A failover time profile refers to a specific combination of failover parameters that determine the time in which failover should be completed and define the aggressiveness of failover. Some failover parameters include failoverTimeoutMs
and failoverReaderConnectTimeoutMs
. Failover should be completed within 5 minutes by default. If the connection is not re-established during this time, then the failover process times out and fails. Users can configure the failover parameters to adjust the aggressiveness of the failover and fulfill the needs of their specific application. For example, a user could take a more aggressive approach and shorten the time limit on failover to promote a fail-fast approach for an application that does not tolerate database outages. Examples of normal and aggressive failover time profiles are shown below.
Warning
Aggressive failover does come with its side effects.
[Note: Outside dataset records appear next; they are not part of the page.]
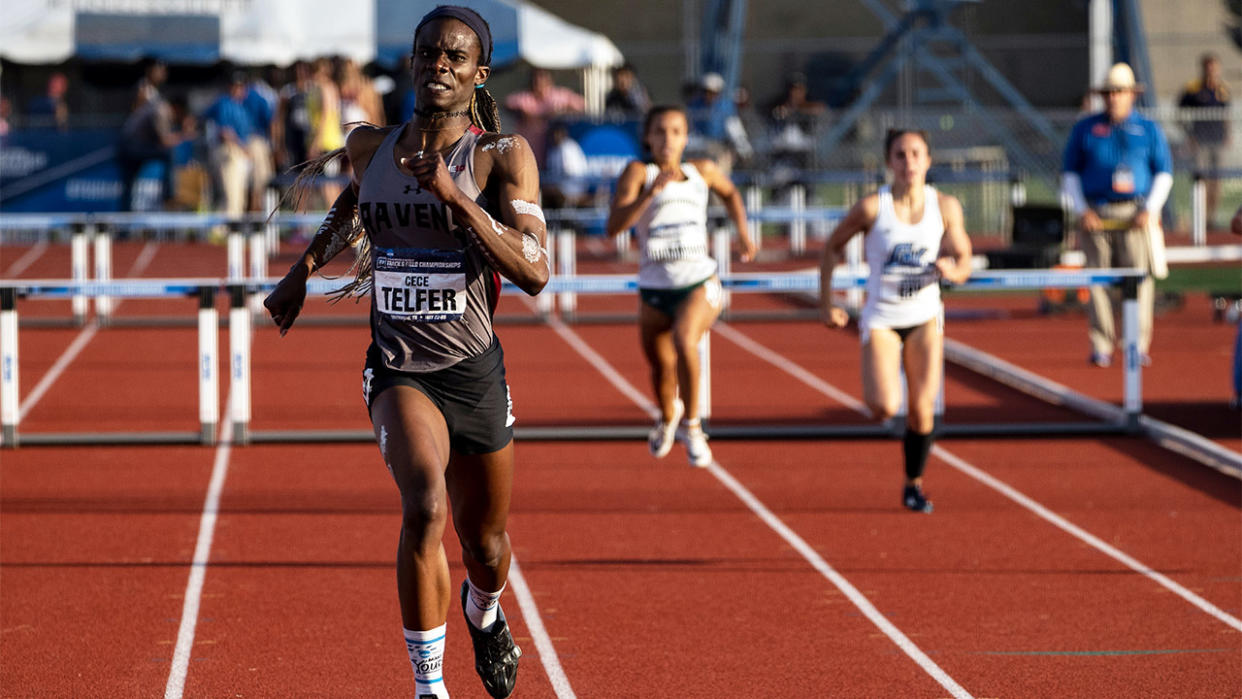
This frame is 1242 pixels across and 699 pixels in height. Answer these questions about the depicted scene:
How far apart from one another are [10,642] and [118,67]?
77.9 ft

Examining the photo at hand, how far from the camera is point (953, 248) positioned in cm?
873

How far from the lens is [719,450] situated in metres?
A: 10.9

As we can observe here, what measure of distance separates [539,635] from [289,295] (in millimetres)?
2037

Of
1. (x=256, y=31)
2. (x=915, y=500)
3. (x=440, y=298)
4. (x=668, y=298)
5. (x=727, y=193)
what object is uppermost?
(x=256, y=31)

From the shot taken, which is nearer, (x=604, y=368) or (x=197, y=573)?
(x=197, y=573)

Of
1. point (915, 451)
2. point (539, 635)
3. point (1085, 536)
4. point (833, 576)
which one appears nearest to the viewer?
point (539, 635)

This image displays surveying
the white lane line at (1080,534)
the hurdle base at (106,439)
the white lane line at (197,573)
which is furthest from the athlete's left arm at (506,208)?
the hurdle base at (106,439)

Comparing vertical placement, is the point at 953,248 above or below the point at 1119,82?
below

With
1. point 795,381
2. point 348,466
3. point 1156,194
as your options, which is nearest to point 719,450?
point 348,466

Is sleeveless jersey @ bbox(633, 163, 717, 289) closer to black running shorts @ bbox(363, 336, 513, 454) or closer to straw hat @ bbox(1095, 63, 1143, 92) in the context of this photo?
black running shorts @ bbox(363, 336, 513, 454)

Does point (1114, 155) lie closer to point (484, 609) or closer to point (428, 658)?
point (484, 609)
Since the time limit on failover is shorter, it becomes more likely that a problem is caused not by a failure, but rather because of a timeout.
Parameter | Value |
---|---|
failoverTimeoutMs |
180000 |
failoverWriterReconnectIntervalMs |
2000 |
failoverReaderConnectTimeoutMs |
30000 |
failoverClusterTopologyRefreshRateMs |
2000 |
Parameter | Value |
---|---|
failoverTimeoutMs |
30000 |
failoverWriterReconnectIntervalMs |
2000 |
failoverReaderConnectTimeoutMs |
10000 |
failoverClusterTopologyRefreshRateMs |
2000 |
Connecting to a writer cluster endpoint after failover can result in a faulty connection because DNS causes a delay in changing the writer cluster. On the AWS DNS server, this change is updated usually between 15-20 seconds, but the other DNS servers sitting between the application and the AWS DNS server may not be updated in time. Using the stale DNS data will most likely cause problems for users, so it is important to keep this is mind.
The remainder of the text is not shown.